«Non sono un assassino!» dice a voce alta Massimo Giuseppe Bossetti, il presunto assassino di Yara Gambirasio. E lo ripete tre volte. Prima alla giuria e poi voltandosi verso i presenti. Vuole che tutti lo sentano. Queste sono alcune delle parole della lettera che ha usato come bozza per le sue dichiarazioni spontanee nella mattinata di Lunedì 17 luglio. Una ventina di minuti in cui l’imputato ha provato a convincere della propria innocenza la giuria della corte d’Appello di Brescia che entro sera esprimerà il proprio giudizio. Sei i giudici popolari e due quelli togati, presieduti dal magistrato Enrico Fischetti.

L’innocenza – «Voglio iniziare con un pensiero rivolto a Yara, una ragazzina piena di sogni che purtroppo sono stati spezzati. Voglio ricordare anche la sua famiglia che dovrà convivere con questo dolore. Ma voglio anche sottolineare che per dar loro giustizia si deve cercare la verità giusta». Dice Bossetti all’inizio di quello che è l’unico momento in cui prende parola per tutta la durata del processo. È rosso in volto, ma la voce è ferma. Lo è quando parla di Yara, della sua famiglia e della sua innocenza. La stessa che ha sempre sostenuto, sin dal giorno dell’arresto. «Se fossi stato colpevole l’avrei ammesso subito: non avrei potuto sopportare il rimorso. Non solo, mia moglie se ne sarebbe accorta solo guardandomi negli occhi». La madre, Ester Arzuffi, lo ascolta con attenzione e non riesce a trattenere le lacrime.

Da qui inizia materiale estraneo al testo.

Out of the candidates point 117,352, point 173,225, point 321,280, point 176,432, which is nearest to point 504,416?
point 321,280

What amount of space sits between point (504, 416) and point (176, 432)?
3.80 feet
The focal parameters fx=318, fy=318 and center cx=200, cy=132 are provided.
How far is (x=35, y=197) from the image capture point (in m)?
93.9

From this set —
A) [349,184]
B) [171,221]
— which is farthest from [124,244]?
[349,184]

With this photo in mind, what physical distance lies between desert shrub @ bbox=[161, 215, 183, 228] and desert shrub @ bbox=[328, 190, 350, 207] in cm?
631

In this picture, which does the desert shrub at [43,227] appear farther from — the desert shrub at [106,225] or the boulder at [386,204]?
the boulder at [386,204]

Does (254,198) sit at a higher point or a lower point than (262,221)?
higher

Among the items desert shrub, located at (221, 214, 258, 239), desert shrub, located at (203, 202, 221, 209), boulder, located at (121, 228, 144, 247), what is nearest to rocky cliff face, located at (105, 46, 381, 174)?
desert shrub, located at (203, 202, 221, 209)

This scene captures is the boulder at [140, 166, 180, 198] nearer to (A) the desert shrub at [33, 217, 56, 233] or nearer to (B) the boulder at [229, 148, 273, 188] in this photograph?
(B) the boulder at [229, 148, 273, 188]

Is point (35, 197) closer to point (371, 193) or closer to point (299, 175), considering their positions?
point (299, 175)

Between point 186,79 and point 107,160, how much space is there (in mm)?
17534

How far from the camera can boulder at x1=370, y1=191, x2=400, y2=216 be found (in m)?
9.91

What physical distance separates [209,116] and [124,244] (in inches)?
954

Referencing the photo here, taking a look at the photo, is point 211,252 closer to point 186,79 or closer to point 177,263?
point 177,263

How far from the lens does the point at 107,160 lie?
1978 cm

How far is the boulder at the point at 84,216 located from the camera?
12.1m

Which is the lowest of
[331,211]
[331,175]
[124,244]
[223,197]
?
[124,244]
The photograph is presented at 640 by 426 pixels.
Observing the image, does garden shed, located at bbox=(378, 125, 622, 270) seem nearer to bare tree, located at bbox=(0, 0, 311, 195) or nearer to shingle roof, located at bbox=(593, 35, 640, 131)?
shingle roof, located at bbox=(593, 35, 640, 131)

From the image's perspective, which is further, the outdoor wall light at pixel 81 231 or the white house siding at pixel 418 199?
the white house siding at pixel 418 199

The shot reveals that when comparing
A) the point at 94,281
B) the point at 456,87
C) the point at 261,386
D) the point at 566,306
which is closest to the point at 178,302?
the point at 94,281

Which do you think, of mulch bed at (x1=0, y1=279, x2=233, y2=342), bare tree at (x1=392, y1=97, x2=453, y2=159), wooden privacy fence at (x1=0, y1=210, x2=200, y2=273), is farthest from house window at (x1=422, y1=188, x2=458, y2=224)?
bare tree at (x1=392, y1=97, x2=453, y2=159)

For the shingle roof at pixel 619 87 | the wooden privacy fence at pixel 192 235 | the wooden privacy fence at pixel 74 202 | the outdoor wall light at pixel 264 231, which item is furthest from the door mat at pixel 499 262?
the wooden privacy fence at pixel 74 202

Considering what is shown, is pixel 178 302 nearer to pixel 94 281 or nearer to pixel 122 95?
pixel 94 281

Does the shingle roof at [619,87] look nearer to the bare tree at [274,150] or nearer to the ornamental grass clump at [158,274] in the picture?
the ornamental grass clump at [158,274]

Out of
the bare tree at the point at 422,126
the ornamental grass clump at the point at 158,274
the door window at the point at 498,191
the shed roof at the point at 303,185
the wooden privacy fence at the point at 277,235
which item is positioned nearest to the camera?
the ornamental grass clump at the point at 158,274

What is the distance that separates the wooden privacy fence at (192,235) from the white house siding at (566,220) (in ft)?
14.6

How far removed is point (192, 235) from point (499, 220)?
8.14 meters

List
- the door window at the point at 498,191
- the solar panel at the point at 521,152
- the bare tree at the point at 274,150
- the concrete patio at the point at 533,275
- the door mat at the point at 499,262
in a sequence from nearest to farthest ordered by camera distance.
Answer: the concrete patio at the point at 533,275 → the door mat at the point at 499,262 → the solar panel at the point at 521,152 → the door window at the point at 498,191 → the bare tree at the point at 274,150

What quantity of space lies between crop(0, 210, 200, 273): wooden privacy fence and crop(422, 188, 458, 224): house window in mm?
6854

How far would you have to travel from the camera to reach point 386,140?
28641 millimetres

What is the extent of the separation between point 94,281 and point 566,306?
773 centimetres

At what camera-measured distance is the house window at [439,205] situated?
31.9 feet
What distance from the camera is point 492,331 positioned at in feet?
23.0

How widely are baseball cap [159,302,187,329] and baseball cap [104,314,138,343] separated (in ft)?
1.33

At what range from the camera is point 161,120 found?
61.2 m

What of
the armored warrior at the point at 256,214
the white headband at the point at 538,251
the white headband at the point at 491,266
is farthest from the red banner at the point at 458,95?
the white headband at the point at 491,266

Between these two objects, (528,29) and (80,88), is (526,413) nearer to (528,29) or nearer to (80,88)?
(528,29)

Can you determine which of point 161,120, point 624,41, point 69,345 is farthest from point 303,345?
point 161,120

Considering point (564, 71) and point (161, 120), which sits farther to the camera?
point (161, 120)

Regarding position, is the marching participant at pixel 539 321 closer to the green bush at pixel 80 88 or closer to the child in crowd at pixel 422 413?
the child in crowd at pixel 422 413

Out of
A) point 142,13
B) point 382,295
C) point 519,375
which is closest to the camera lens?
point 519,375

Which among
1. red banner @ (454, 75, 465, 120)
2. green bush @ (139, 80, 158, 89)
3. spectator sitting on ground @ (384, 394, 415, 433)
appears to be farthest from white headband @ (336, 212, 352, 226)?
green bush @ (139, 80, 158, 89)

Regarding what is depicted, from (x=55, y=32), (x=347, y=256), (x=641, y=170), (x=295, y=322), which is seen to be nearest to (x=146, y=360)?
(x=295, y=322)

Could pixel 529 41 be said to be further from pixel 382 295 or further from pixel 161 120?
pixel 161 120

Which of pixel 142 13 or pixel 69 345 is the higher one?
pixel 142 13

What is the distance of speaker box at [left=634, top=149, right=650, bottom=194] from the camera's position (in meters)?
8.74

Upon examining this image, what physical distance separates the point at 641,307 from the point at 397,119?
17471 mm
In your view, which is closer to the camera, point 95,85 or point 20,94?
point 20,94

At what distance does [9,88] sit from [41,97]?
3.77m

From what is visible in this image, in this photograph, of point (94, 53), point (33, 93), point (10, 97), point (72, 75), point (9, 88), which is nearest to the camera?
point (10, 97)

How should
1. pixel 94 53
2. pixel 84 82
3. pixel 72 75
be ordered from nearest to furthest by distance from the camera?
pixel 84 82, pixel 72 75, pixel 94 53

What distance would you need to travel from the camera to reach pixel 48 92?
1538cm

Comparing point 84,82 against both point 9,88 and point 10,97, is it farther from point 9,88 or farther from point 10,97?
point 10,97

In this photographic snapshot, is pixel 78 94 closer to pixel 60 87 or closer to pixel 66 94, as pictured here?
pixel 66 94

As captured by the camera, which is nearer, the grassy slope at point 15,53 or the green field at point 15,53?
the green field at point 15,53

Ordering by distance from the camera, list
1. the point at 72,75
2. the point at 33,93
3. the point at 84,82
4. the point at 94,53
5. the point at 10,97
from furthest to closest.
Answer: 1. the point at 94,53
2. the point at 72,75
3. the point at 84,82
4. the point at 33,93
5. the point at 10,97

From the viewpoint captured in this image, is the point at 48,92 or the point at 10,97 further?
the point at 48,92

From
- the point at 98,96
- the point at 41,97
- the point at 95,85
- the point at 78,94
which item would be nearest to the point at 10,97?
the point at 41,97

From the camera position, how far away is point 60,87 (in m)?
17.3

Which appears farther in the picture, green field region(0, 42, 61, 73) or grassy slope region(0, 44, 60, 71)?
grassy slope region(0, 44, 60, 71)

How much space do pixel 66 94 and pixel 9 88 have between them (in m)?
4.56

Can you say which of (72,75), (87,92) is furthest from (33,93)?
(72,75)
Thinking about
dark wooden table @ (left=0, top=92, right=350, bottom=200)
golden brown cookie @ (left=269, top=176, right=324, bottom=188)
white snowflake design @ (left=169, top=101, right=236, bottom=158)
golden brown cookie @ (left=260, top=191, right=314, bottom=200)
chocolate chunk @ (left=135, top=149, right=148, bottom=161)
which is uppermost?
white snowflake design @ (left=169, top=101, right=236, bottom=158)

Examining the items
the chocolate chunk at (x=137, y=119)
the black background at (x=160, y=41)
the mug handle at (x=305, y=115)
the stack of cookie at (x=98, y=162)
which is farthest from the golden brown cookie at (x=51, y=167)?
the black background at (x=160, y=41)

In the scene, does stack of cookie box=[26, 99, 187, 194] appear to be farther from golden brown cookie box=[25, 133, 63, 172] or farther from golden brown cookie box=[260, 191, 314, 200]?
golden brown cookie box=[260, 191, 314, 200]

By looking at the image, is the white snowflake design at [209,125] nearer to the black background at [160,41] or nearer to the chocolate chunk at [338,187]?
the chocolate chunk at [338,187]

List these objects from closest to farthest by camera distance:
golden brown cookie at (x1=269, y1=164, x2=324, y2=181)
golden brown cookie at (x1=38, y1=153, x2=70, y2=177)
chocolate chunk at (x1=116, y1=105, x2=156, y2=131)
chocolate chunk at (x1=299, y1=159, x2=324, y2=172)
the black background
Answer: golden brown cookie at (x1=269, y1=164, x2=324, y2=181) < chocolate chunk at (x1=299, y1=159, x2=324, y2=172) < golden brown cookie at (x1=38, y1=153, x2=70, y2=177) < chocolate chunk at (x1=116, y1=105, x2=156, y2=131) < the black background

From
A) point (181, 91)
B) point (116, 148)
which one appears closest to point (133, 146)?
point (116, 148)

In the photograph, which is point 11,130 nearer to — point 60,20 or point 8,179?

Il dna – Dopo aver ricordato la sua famiglia e il suo carattere amichevole e non violento, che secondo lui gli avrebbe impedito di compiere un gesto così efferato, Massimo Giuseppe Bossetti affronta la “prova regina”. «L’accusa ha tanto parlato del dna. Hanno sostenuto che era tanto e tale quantità non avrebbe potuto essere frutto di un trasferimento da terzi. Hanno tentato di farmi crollare con ore di interrogatori, ma non ammetterò mai una cosa che non ho fatto», sottolinea Bossetti alzando il tono della voce. Si sta dilungando e il presidente di giuria lo invita ad essere breve. Ma Bossetti chiede di poter spiegare le proprie ragioni. È questo il momento giusto. «Vorrei chiarire la mia posizione presidente,» dice e prosegue «ho scoperto solo in seguito che il dna presente era esiguo e di dubbia origine. Abbiamo chiesto più volte di ripetere le prove ma ci è sempre stato negato. Così come non abbiamo mai potuto visionare i reperti». E conclude «Vi ringrazio per la pazienza e l’attenzione che ho notato in voi, quella che in corte d’Assise a Bergamo mi è stata negata. Ma vi chiedo, giudici, di non dare mai nulla di scontato, di permettermi di ripetere test e di sottopormi alla super perizia che dimostrerebbe la mia innocenza. Yara poteva essere mia figlia, non la conoscevo e non le avrei mai fatto del male. Non mi conoscete ma le prove della mia estraneità le potete trovare nella ripetizione degli esami. Anche quello del dna. Quale colpevole sarebbe disposto a fare ciò? Mi metto nelle vostre mani, cercate la verità. Io ho fiducia nella giustizia».